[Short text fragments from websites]
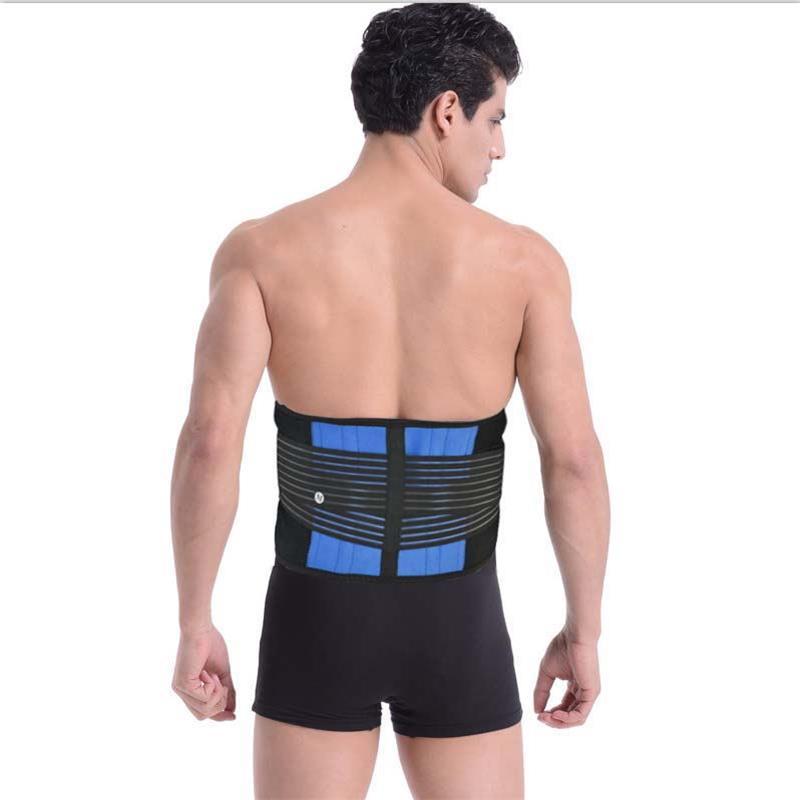 Aofeite Men Posture Back Support Belt Lumbar Brace Waist Corset Elastic Slimming Waist Support Back Brace Women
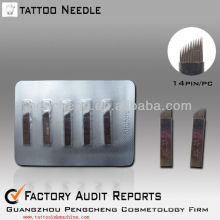 3 stars Professional Tattoo Needle For Eyebrow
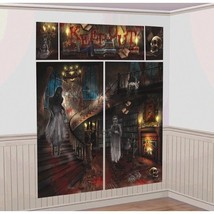Haunted Mansion Scene Setters Wall Decoration Kit Halloween - $7.72 CAD
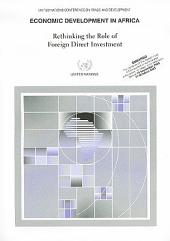 Economic Development in Africa: Rethinking the Role of Foreign Direct Investment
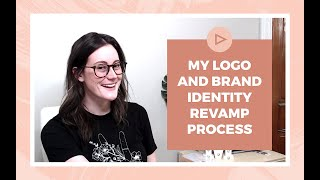 My Logo And Brand Identity Revamp Process
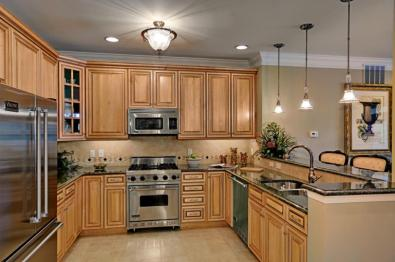 Affordable kitchen unit and build in cupboards kitchen for Building kitchen cabinets in place
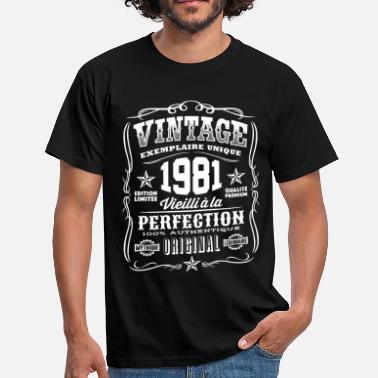 Cadeau Ans 38 shirt Anniversaire Vintage 1981 Homme T 1981 RxAnqE6Tw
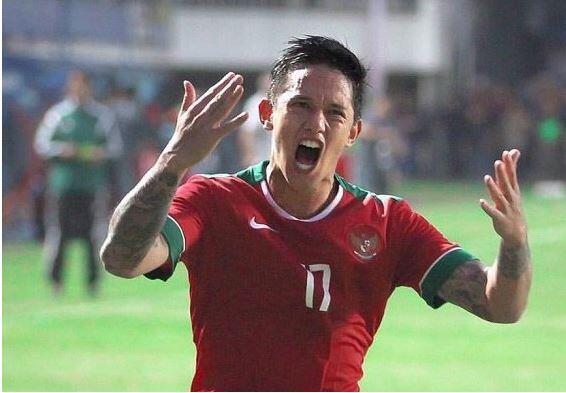 Prediksi Starting XI Indonesia vs Thailand, Rombak Belakang dan Bantuan Mata-mata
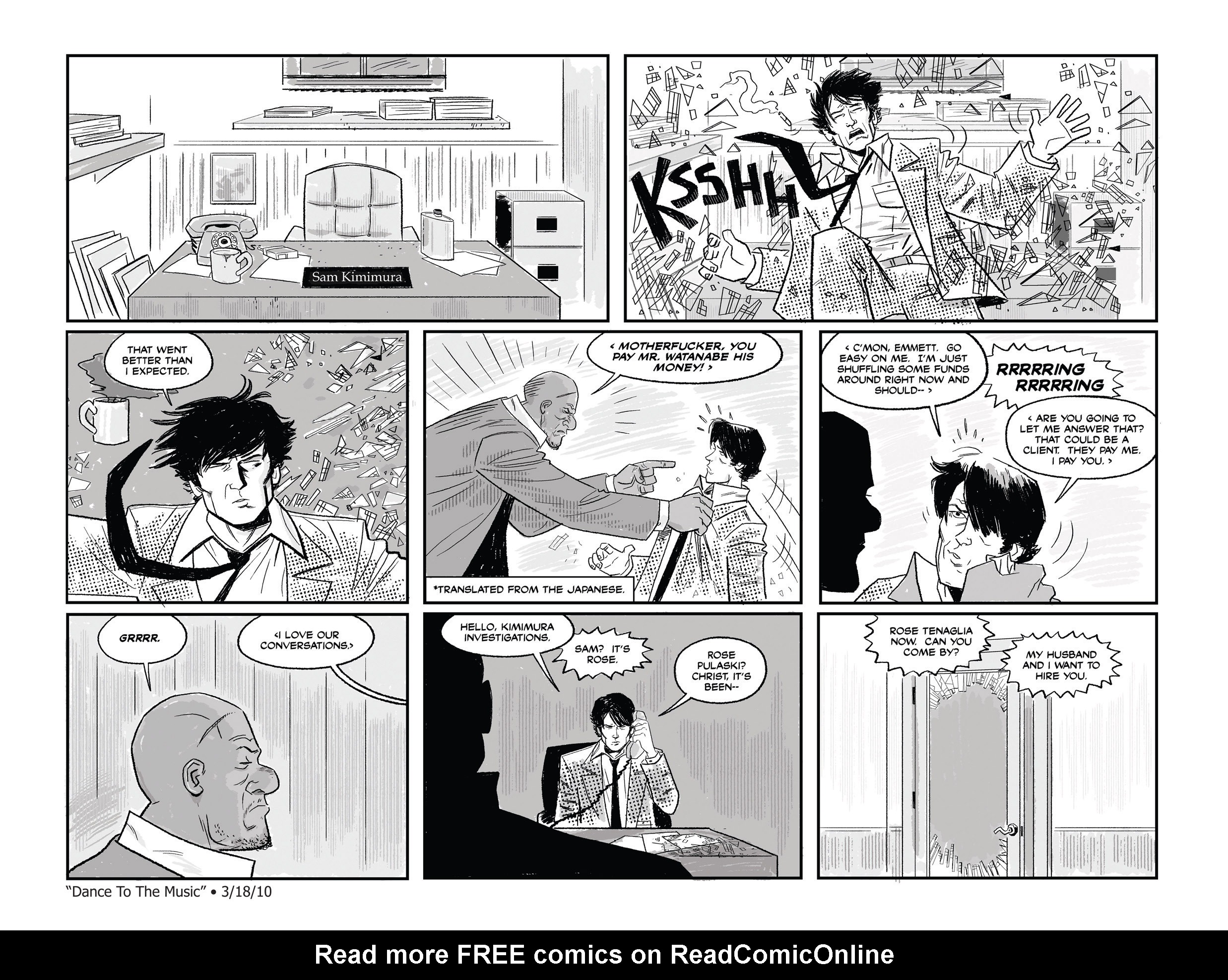 Read online She Died In Terrebonne comic -  Issue #2 - 14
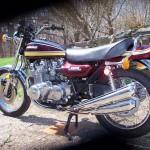 Kawasaki Z1 - 1975 - Frame and Forks, Wheel, Brakes and Tyres.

◆ **EXERCISE GOAL**:
Once the line containing "Cadeau Ans 38" is located, write out exactly that line and each one after it to the end of the records above, excluding pictures and nothing else.

◆ **FINISHED EXERCISE**:
 Cadeau Ans 38 shirt Anniversaire Vintage 1981 Homme T 1981 RxAnqE6Tw
 Prediksi Starting XI Indonesia vs Thailand, Rombak Belakang dan Bantuan Mata-mata
 Read online She Died In Terrebonne comic -  Issue #2 - 14
 Kawasaki Z1 - 1975 - Frame and Forks, Wheel, Brakes and Tyres.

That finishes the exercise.